Obcessing about your health is keeping you in high gear with anxiety. Fear feeds our anxiety so if you can stop the fear, you ease your anxiety. Always be prepared for a day at work with nothing to do, it happens. This is a good time to clean out your desk, or ask to help someone else, or ask your boss for something to do. Anything but just sitting there, and it will show you have iniative. Our heartrate fluctuates all day long, so taking your pulse all day will not tell you anything. I feel it's good that you jumped on the treadmill when anxious, exercise if great for anxiety, it gives all the adrenaline something to work on. Exercise increases your heart rate, and this is normal and builds a strong heart along with other health benefits. The most important thing you can do is learn to "accept" when all tests come back normal, that you are fine. Once you accept this, you are no longer fueling your anxiety. It boils down to fears about your heart raising your anxiety level, which raises your heartrate, which makes you panic. If the medication was helping with this I would go back on it. Decide to start living your life instead of worrying about everything, or you may wake up one day an old person wondering where the years went. Take care!

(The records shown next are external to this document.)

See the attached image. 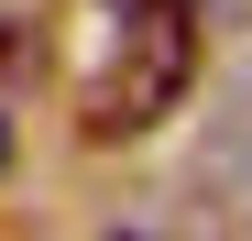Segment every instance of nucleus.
Segmentation results:
<instances>
[{
	"mask_svg": "<svg viewBox=\"0 0 252 241\" xmlns=\"http://www.w3.org/2000/svg\"><path fill=\"white\" fill-rule=\"evenodd\" d=\"M197 88V11L187 0H77L66 11V99L88 143H143Z\"/></svg>",
	"mask_w": 252,
	"mask_h": 241,
	"instance_id": "f257e3e1",
	"label": "nucleus"
},
{
	"mask_svg": "<svg viewBox=\"0 0 252 241\" xmlns=\"http://www.w3.org/2000/svg\"><path fill=\"white\" fill-rule=\"evenodd\" d=\"M0 165H11V120H0Z\"/></svg>",
	"mask_w": 252,
	"mask_h": 241,
	"instance_id": "f03ea898",
	"label": "nucleus"
}]
</instances>
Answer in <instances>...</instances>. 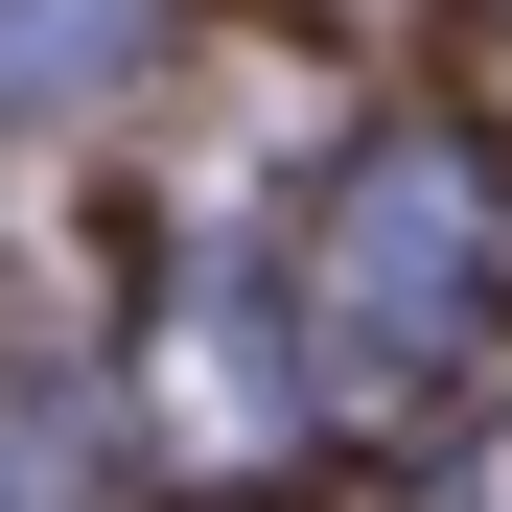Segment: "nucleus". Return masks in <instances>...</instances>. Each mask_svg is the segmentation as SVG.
<instances>
[{
  "label": "nucleus",
  "instance_id": "nucleus-2",
  "mask_svg": "<svg viewBox=\"0 0 512 512\" xmlns=\"http://www.w3.org/2000/svg\"><path fill=\"white\" fill-rule=\"evenodd\" d=\"M280 443H303V396H280V350L233 326V280H187V303H163V466H210V489H256Z\"/></svg>",
  "mask_w": 512,
  "mask_h": 512
},
{
  "label": "nucleus",
  "instance_id": "nucleus-5",
  "mask_svg": "<svg viewBox=\"0 0 512 512\" xmlns=\"http://www.w3.org/2000/svg\"><path fill=\"white\" fill-rule=\"evenodd\" d=\"M419 512H512V419H489V443H466L443 489H419Z\"/></svg>",
  "mask_w": 512,
  "mask_h": 512
},
{
  "label": "nucleus",
  "instance_id": "nucleus-4",
  "mask_svg": "<svg viewBox=\"0 0 512 512\" xmlns=\"http://www.w3.org/2000/svg\"><path fill=\"white\" fill-rule=\"evenodd\" d=\"M94 489V396L70 373H0V512H70Z\"/></svg>",
  "mask_w": 512,
  "mask_h": 512
},
{
  "label": "nucleus",
  "instance_id": "nucleus-1",
  "mask_svg": "<svg viewBox=\"0 0 512 512\" xmlns=\"http://www.w3.org/2000/svg\"><path fill=\"white\" fill-rule=\"evenodd\" d=\"M303 303H326V373H350V396H419V373L489 326V163H466V140H373L350 187H326Z\"/></svg>",
  "mask_w": 512,
  "mask_h": 512
},
{
  "label": "nucleus",
  "instance_id": "nucleus-3",
  "mask_svg": "<svg viewBox=\"0 0 512 512\" xmlns=\"http://www.w3.org/2000/svg\"><path fill=\"white\" fill-rule=\"evenodd\" d=\"M140 70V0H0V94H117Z\"/></svg>",
  "mask_w": 512,
  "mask_h": 512
}]
</instances>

Why did you stop taking the Paxil if it was working well for you? Did your doctor explain that you need to taper off this medication after long term use, that doing it cold turkey can have many negative, possibly even dangerous effects?
Your panic attacks have increased, which is only to be expected when you cold turkey off an AD. You did the right thing by going to the ER, where it sounds like they did a very thorough check up and ruled out any cardiac issue, leaving the DX as anxiety/panic.

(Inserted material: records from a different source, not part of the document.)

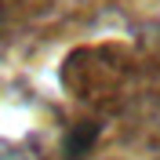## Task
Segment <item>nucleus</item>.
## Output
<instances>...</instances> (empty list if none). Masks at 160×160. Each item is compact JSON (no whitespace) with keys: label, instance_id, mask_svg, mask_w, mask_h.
<instances>
[{"label":"nucleus","instance_id":"1","mask_svg":"<svg viewBox=\"0 0 160 160\" xmlns=\"http://www.w3.org/2000/svg\"><path fill=\"white\" fill-rule=\"evenodd\" d=\"M91 138H95V128H91V124H88V128H80V131H73V135H69V157H80V153L88 149Z\"/></svg>","mask_w":160,"mask_h":160}]
</instances>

Friday and Saturday you were fine, no panic attacks, but you got very obssessed with your heart rate, which was perfectly normal. (60-100 bpm is the accepted "norm")
I really don't even know what to say about your day at work where you had "nothing to do" except take your pulse every 5 minutes! You do understand that you were doing nothing but setting yourself up for a panic attack, right? Which you succeeded in doing as you state that on the drive home, you were panicking for "no reason." But you had a reason. You'd just spent the better part of 8 hours convincing yourself that something was wrong with your heart. And the more convinced you became, the more anxious you became, the faster your heart beat............classic panic "self-sabotage."
When you got home you "jumped on the treadmill......." Why? You were already freaking out about your heart rate, why wouldn't you do just the opposite and do something to relax? To each his own, but I don't understand your reasoning, it seems totally counterintuitive....................
Anyway, you got on the treadmill and your heart rate was 120-125 bpm when it is usually in the range of 105-110. This is a very minimal difference in heart rates and you must take into consideration that you were feeling very anxious when you got on the treadmill, which increased your heart rate before you even began. Looking at these numbers, the most your HR increased was only 20 bpm, which is bupkus!
(And bear in mind that nobody has the exact same blood pressure or heart rate every single time they take it. It is constantly in a state of flux)
I think you're right. I think something is wrong. But I seriously don't think it has anything to do with your heart, I think it has to do with your anxiety, which seems to be focused on your health. Time for a good long chat with your doctor which hopefully will include a discussion about therapy. I think you're just stuck in a rut and you need a hand to help you out of it so you can move forward.
Welcome to the club!
Peace
Greenlydia
Well does measuring your pulse constantly cause your heart to race eventuallly
Panic alone can cause your heart to race. As for your anxiety and panic attacks, have your adrenals checked.